A notre niveau, pas tant que ça. Déjà, dans l’équipe, nous n’avons pas d’entraîneur au sens propre du terme. Nous avons la chance d’avoir quelques coureurs expérimentés afin de conseiller les jeunes. Pour ma part je m’appuie sur Lhotellerie et Flahaut, qui possèdent une science de la course supérieure à la mienne. Globalement, on s’entraîne un petit peu plus pour palier le niveau des courses, mais nous ne fonctionnons pas avec un coach nous disant de faire tel ou tel exercice de manière spécifique…

Pouvez vous nous parler de votre programme de courses d’ici la fin de saison ?

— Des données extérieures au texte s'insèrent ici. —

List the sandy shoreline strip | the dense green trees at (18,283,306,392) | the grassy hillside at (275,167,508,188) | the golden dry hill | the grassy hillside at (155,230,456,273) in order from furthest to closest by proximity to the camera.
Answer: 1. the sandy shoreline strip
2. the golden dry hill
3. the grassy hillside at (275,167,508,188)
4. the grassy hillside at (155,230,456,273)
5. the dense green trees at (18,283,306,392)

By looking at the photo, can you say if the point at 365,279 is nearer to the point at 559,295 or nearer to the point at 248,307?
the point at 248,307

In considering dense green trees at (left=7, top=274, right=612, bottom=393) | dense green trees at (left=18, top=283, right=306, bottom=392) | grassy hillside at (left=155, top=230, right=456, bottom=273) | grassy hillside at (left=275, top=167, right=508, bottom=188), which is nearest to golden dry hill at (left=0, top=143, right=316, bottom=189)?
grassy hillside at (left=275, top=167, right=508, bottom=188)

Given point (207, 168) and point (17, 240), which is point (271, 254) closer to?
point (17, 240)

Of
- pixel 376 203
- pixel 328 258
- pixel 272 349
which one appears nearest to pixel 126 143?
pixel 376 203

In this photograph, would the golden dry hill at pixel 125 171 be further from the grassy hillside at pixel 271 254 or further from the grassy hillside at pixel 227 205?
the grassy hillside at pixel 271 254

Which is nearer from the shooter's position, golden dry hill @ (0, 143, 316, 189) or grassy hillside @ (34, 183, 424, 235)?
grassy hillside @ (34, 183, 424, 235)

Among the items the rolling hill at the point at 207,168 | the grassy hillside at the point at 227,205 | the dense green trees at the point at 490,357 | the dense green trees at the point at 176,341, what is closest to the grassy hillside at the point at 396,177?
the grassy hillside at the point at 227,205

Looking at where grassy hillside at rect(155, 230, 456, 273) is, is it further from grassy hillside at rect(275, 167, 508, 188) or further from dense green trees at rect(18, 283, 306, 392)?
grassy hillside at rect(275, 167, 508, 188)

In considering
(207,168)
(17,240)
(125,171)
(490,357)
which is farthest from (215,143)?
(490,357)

Cette semaine, j’ai été sur la kermesse de Berlare. Désormais, je vais faire quelques kermesses en plus ainsi que Putte–Kapellen, mon grand objectif pour la fin de saison !

Parlons désormais d’un sujet un peu plus délicat. Quel est votre avis sur le traitement médiatique et sur la suspicion en terme de dopage, omniprésente ces derniers mois ?

Je pense simplement que suspecter un coureur car il gagne une course, c’est purement stupide. Il faut qu’on nous laisse faire notre métier sur le vélo. Il y a des tricheurs, mais nous on s’y fie pas, c’est pas notre but et on n’a aucun d’intérêt à rentrer là-dedans. Le dopage est présent dans n’importe quel sport, il ne faut pas rêver ! On a énormément parlé de Chris Froome, mais il a gagné le Tour de France, et point barre. Des instances anti-dopage existent depuis maintenant de nombreuses années, et personne n’a prouvé qu’il était dopé. Il faut arrêter avec tout cela.

Certains en font-ils trop à ce sujet ?

Pas vraiment. Quand une affaire éclate, c’est normal qu’elle sorte au grand jour et qu’on en parle, mais il ne faut pas parler de machin contrôlé positif au mois de juillet six mois après. Pourquoi remuer le passé trouble pour enfoncer la nouvelle génération ?

Qu’aimeriez-vous dire de façon générale aux observateurs qui critiquent le cyclisme à cause du dopage ?

Qu’ils regardent le vélo ! Ce qui compte, c’est appuyer sur les pédales, voir des sprints, ressentir quelque chose en voyant des moments forts… Ils ont le droit d’avoir un avis, il n’y a pas de problème là-dessus, et de le défendre, c’est certain. Mais arrêtez de venir sur les course à reculons en sous-entendant qu’on assiste au passage d’un peloton de dopés. Sinon, on tuera le vélo. Il faut qu’ils prennent du plaisir à voir des courses.

Pour en revenir à vous, quelles sont vos ambitions pour la saison prochaine et la suite de votre carrière ?

La saison prochaine, il faudra vraiment que toute l’équipe se concentre sur son début de saison, ce qu’on a raté cette année. Après pour la suite, découvrir une équipe Continentale Pro me ferait énormément plaisir, mais je suis bien où je suis pour le moment, même si revenir en France ne me dérangerait pas non plus. Je suis ouvert, prêt à découvrir d’autres courses. Je rêve forcément de participer à des épreuves World Tour. Mais je préfère prendre petit à petit ce qui vient et obtenir des résultats. Pourquoi pas être un des équipiers des sprinteurs de renom ? Le rôle de poisson pilote ne me gênerait absolument pas. Si j’ai des contacts avec d’autres équipes ? Il y en a toujours, mais je ne peux pas trop vous dire où je serai l’année prochaine.

Le mot de la fin ? Que vous voulez vous ajouter afin que les lecteurs cernent définitivement mieux votre personnalité ?

Je dirais que travailler pour n’importe qui ne me dérange pas. Je sais que le travail finira pas payer, et que je pourrais forcément arriver à jouer ma carte. En clair, je veux simplement vivre mon rêve, faire ce que j’adore, réaliser ma passion sans me prendre la tête. Je vivrais très bien une carrière sans avoir disputé le Tour de France. C’est une épreuve géniale, mais se situant actuellement à des années-lumière de mes capacités.